**Problem**
Go through the records and report each line holding the string "Designer".

**Data to examine**
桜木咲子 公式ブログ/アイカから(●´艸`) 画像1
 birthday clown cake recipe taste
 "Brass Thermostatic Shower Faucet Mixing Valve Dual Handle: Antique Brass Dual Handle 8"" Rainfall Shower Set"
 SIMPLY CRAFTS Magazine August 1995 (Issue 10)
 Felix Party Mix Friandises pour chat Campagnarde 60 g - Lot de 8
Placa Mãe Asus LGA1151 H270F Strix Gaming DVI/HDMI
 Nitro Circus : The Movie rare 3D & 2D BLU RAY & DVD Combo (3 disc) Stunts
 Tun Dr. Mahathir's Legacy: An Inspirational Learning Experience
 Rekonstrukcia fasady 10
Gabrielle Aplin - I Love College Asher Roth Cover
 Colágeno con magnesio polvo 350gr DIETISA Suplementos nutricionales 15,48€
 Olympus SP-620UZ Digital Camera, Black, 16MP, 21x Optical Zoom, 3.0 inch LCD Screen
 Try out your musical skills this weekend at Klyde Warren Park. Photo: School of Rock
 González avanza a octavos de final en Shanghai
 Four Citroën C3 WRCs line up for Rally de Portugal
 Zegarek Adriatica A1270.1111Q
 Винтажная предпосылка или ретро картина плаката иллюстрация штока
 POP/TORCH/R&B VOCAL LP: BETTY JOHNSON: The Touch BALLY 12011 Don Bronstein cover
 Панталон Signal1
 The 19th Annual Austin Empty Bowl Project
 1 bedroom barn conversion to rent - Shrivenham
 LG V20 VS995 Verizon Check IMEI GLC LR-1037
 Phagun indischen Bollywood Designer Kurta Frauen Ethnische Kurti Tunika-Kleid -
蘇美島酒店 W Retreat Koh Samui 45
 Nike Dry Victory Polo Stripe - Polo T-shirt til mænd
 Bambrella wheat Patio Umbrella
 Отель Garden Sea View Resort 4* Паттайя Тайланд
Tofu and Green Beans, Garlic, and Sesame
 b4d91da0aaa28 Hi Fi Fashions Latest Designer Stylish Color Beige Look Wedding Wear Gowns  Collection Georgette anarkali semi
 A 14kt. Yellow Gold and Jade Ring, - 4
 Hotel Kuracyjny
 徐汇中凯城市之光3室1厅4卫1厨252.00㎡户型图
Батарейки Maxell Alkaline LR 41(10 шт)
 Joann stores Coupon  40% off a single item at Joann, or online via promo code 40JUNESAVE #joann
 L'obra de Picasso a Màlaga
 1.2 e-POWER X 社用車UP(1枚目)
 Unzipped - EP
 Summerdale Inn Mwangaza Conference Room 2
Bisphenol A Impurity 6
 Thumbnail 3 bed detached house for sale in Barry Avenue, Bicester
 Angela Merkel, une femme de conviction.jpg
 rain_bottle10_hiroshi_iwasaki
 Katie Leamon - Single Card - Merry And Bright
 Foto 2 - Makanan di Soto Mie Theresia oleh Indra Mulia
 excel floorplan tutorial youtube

**Your response**
 Phagun indischen Bollywood Designer Kurta Frauen Ethnische Kurti Tunika-Kleid -
 b4d91da0aaa28 Hi Fi Fashions Latest Designer Stylish Color Beige Look Wedding Wear Gowns  Collection Georgette anarkali semi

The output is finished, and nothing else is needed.